Separately, St. Louis County police said two young males were injured in what appears to have been a drive-by shooting near a monument to Michael Brown.
Spokesperson Shawn McGuire said in an email to The Associated Press that the 17-year-old and 19-year-olds told officers they were walking around 2:15 a.m. Monday near the Canfield Apartments in Ferguson when an unknown black man shot at them from the back of a passing vehicle.
McGuire says the 17-year-old was shot in the chest and shoulder and the 19-year-old was shot in the chest. He says both are being treated at a hospital and that neither has life-threatening injuries.
Separately, police said a 17-year-old male has been charged with unlawful use of a weapon and one count of resisting arrest after he fired shots near the protesters late Sunday. He is being held on $100,000 bond.
In Kansas City, Mo, police arrested four people during a protest Sunday evening, who put tape across a roadway and then laid down in the street during a protest. They were cited for blocking a street.
Protesters also gathered at another location in Kansas City on Sunday. Local pastor Michael Brooks said that protest was also to remember Ryan Stokes, a 24-year-old black man killed by Kansas City police in 2013.
Police said Stokes had a gun and didn't obey commands to show his hands. Stokes' family disputes that he had a gun and said he might not have heard the commands.
The anniversary of the killing, which cast greater scrutiny on how police interact with black communities, has sparked days of renewed protests, though until Sunday they had been peaceful and without any arrests.
Before the gunfire, protesters were blocking traffic and confronting police. One person threw a glass bottle at officers but missed.
For the first time in three consecutive nights of demonstrations, some officers were dressed in riot gear, including bullet-proof vests and helmets with shields.
One officer was treated for cuts related to a brick thrown at his face, Belmar said. Police made an unknown number of arrests, and at one point early Monday shot smoke to disperse the crowd that lingered on West Florissant, he said, discounting reports that tear gas had been used.
Two officers were pepper sprayed by protesters, police said.
CBS St. Louis affiliate KMOV-TV was interviewing Ferguson Interim Police Chief Andrew Anderson when the shots were heard:
Earlier in the evening, two businesses were broken into. Bowen's Beauty Supply Store on West Florissant was vandalized around 8:30 p.m. Police believe the person stole a cash register but then dropped the register outside a nearby store and fled, KMOV says.
Someone later threw a glass bottle towards officers. Police with riot gear then arrived.
Several other peaceful events earlier Sunday were held to mark the anniversary.

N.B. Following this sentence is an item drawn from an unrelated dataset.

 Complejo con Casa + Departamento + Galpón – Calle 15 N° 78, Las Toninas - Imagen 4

Brown's father, Michael Brown Sr., led a march through town. It started at the site where Brown was fatally shot by officer Darren Wilson. A grand jury and the U.S. Department of Justice declined to prosecute Wilson, who resigned in November.
Later, a few hundred people turned out at Greater St. Mark Family Church for a service to remember Brown, with his father joining other relatives sitting behind the pulpit.

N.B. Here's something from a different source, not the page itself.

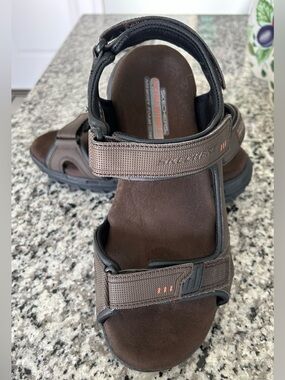 Skechers Men’s RelaxedFit Garver Louden Brown Adjustable Outdoor Sandals.Size 10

His family and members of the community released doves in his honor, reports CBS News correspondent Don Champion.
Brown Sr. spoke about his last year of grief.
"You know, I loved my boy. This ain't no game to me. This is serious to me."
But he added that his son "made the movement to open up eyes to help other families. I still look at it - yeah I lost - but he's still working right now."
Organizers of some of the weekend activities pledged a day of civil disobedience on Monday, but have not offered specific details.